Que penser lorsque cela se fait de manière artificielle, mécanique ou insincère ?

L’autre mention de Harry Potter que l’on m’a rapporté a provoqué un véritable phénomène de rejet. Il semble que l’étudiante concernée ait juste expliqué avoir appris à lire l’anglais avec Harry Potter et qu’une partie du jury s’en soit indignée. C’est amusant puisque les jeunes gens qui ont l’âge de passer ces examens de niveau Bac+5 sont souvent ceux qui ont grandi avec Harry Potter. On ne peut pas plus leur reprocher que l’on peut reprocher à leurs juges d’avoir regardé Zorro à la télévision dans leur enfance. Et Harry Potter est une œuvre nettement plus riche que Zorro. Je n’ai lu que le premier tome de Harry Potter (en Français), et à vrai dire cela ne m’a que modérément intéressé — j’avais vu le film, et celui-ci était suffisamment fidèle au récit pour me gâcher toute surprise — mais j’y trouve des thèmes passionnants, notamment l’idée de l’école et des études comme un sanctuaire, comme un bouclier contre la cruauté de la vie, ou entre autres thèmes forts, le rapport qui est fait entre la volonté de puissance et de contrôle d’une part, et la rêverie et l’imagination (la sorcellerie n’existe pas vraiment figurez-vous) d’autre part. En fait ce n’est sans doute pas mal du tout, Harry Potter. Il doit exister des succès infiniment moins mérités et il doit y avoir de bonnes raisons de le citer autrement qu’à titre de succès commercial et d’anecdote anthropologique.

De gauche à droite : Poe, Melville, Twain, Hemingway, Steinbeck.
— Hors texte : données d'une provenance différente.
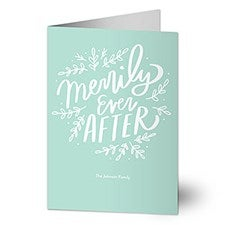 Merrily Ever After Holiday Greeting Cards - 22190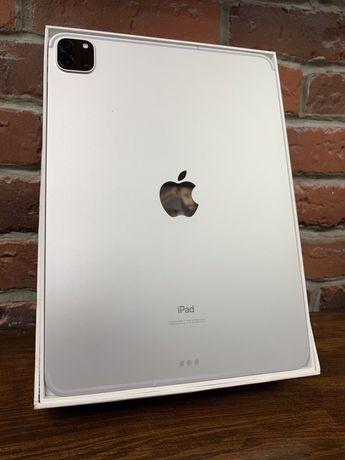Apple iPad Pro 11'' 2020 128gb WiFi + LTE Silver! Гарантия от МАГАЗИНА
Pas de la vraie littérature ?

Je me demande quels livres en anglais les membres du jury courroucés par la mention du sorcier à lunettes auraient opposé à Harry Potter comme bonnes lectures pour apprendre la langue anglaise. Car en France on ne lit de toute façon pas de littérature anglophone. C’est un choix idéologique de l’éducation nationale qui remonte à très longtemps — je ne connais pas l’historique de ce choix mais je ne connais personne qui soit assez âgé pour avoir échappé à ses effets. Pour nos élites, traditionnellement latinistes et germanophones plus qu’anglophones, les américains et les anglais n’ont pas de littérature, leur langue est utilitaire et pauvre, elle ne sert qu’aux chansons et aux articles de presse. Fouillez votre mémoire : sauf extraordinaire prof qui aurait refusé de suivre le programme, vous n’avez étudié en cours d’anglais ni William Shakespeare, ni Jane Austen, ni Oscar Wilde, ni même Charles Dickens. Vous n’avez pas lu non plus Walt Whitman, Edgar Allan Poe, Herman Melville, Mark Twain, Scott Fitzgerald, Ernest Hemingway, Jack London ou John Steinbeck. Peut-être avez-vous lu l’un ou l’autre de ces auteurs dans le cadre scolaire, mais alors en cours de français, sous forme de traduction. Pourtant, ce serait facile d’étudier ces auteurs dans leur langue, considérant la forte tradition des textes courts dans la littérature américaine notamment. En cours d’anglais, vous avez sans doute étudié les Beatles et Bob Dylan, peut-être visionné quelques films, et plus tard des documents d’actualité plus ou moins intéressants, sans parler des inénarrables sketchs censés apprendre aux collégiens à se débrouiller dans la vie courante en terre anglophone malgré le handicap que représente un accent oxfordien et des tournures de phrases désuètes depuis des décennies.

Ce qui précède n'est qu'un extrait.